**Task**. Copy out each line of the data below that contains the word "much", treating uppercase and lowercase as distinct.

**Input for this task**.
********************

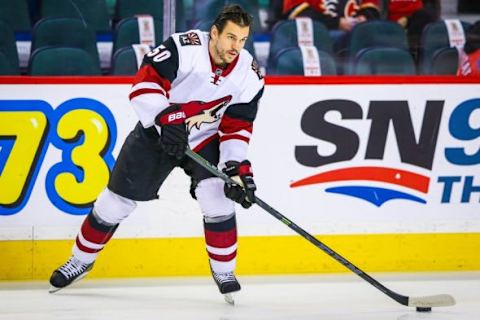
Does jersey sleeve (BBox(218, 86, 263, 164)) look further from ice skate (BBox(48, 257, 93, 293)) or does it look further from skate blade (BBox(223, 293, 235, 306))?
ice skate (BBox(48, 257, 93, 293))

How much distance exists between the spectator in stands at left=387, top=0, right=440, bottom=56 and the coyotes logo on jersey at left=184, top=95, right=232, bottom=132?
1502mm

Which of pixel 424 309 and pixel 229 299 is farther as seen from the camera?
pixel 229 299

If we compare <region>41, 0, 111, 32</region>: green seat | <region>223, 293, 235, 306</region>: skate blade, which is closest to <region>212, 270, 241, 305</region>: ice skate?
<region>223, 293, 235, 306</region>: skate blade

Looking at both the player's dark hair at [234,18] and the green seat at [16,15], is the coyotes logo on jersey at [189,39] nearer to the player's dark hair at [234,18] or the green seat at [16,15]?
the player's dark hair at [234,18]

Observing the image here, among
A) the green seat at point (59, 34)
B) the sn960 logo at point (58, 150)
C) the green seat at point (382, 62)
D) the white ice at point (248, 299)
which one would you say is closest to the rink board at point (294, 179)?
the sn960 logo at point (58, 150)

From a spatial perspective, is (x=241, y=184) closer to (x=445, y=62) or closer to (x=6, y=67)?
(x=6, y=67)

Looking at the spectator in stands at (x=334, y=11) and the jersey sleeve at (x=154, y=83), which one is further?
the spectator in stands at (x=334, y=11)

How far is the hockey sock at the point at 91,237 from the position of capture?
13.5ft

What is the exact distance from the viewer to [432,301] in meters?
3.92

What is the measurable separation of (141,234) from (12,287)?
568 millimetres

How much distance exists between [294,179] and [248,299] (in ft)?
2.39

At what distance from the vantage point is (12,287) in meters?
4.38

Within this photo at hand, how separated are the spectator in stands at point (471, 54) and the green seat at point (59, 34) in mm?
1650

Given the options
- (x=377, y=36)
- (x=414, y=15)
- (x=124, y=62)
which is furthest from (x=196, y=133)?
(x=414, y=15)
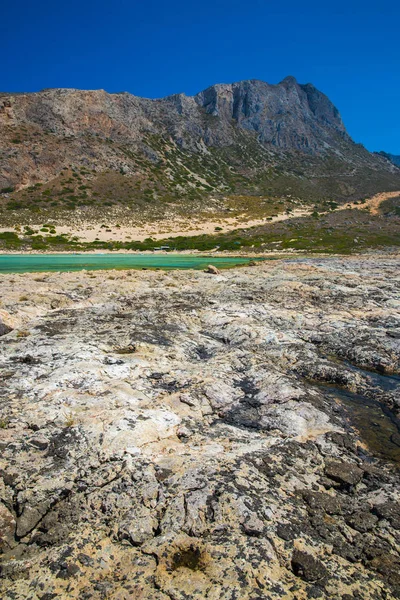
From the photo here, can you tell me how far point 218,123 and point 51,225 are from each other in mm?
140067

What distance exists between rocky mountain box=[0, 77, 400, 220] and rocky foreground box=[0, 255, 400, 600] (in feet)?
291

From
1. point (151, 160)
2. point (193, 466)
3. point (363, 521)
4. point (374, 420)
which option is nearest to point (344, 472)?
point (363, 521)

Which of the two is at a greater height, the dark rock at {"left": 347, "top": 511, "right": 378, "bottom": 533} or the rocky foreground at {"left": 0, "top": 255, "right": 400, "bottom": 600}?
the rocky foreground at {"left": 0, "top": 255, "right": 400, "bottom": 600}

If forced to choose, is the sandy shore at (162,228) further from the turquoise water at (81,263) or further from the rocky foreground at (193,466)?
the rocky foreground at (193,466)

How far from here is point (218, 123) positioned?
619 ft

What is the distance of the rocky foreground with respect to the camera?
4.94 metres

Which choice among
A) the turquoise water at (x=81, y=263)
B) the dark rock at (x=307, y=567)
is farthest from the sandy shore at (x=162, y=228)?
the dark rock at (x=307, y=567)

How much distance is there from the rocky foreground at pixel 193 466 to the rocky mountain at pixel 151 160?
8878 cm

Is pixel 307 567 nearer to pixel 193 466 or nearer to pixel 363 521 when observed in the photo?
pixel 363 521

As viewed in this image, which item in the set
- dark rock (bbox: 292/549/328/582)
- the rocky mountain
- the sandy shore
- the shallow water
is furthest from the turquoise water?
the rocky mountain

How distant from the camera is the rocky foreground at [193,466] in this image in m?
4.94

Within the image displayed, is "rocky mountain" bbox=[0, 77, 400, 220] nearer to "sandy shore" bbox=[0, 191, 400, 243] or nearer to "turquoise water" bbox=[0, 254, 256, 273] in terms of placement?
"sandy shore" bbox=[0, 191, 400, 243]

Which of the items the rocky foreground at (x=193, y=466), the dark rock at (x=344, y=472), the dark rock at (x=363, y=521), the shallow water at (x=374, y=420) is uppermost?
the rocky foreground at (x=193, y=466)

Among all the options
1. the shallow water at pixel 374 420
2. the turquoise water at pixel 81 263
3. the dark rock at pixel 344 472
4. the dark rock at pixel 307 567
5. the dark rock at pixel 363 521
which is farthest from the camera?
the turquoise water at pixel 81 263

********************

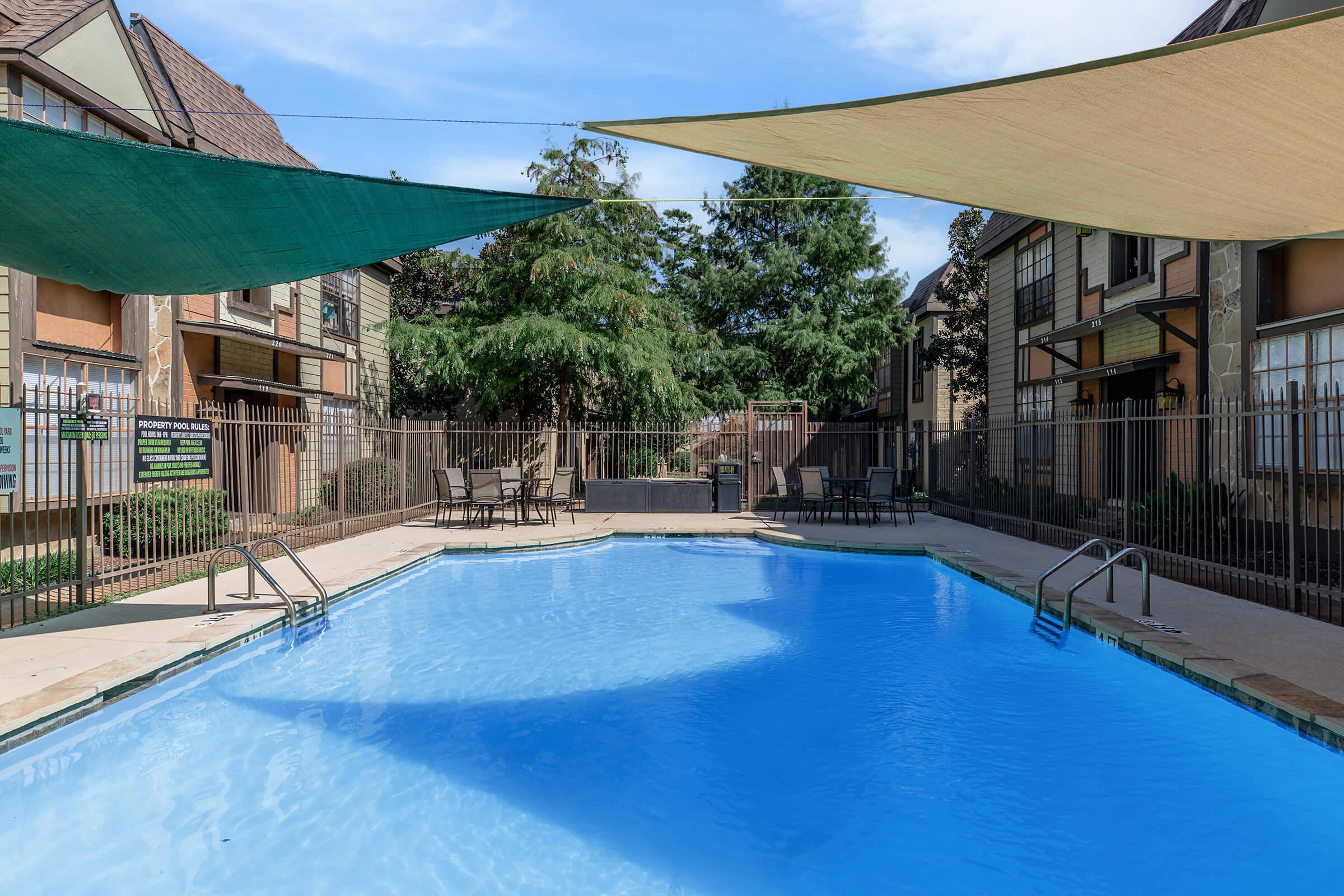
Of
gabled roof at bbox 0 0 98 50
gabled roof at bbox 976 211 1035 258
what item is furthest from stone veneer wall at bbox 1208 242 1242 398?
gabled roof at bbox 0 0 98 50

********************

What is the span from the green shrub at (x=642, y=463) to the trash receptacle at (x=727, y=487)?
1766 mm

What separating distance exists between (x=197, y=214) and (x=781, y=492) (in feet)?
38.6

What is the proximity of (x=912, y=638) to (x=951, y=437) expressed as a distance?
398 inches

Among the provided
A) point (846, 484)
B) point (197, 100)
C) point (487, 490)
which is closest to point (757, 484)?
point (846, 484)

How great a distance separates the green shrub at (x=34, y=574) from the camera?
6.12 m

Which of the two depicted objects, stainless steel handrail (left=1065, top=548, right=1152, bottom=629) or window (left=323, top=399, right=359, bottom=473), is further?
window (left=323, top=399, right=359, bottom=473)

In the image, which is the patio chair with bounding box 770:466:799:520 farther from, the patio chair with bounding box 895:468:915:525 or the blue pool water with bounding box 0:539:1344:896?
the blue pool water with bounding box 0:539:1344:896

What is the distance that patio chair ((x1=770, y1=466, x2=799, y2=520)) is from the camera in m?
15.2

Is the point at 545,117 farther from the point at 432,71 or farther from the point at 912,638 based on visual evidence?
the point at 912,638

********************

**Solution for this task**.
How much distance exists between the spectator in stands at left=387, top=0, right=440, bottom=56 and the coyotes logo on jersey at left=184, top=95, right=232, bottom=132?
How much distance exists between [294,179] and [248,299] (in ft)?
How much distance is there from the rocky foreground at pixel 193 466 to the rocky mountain at pixel 151 160?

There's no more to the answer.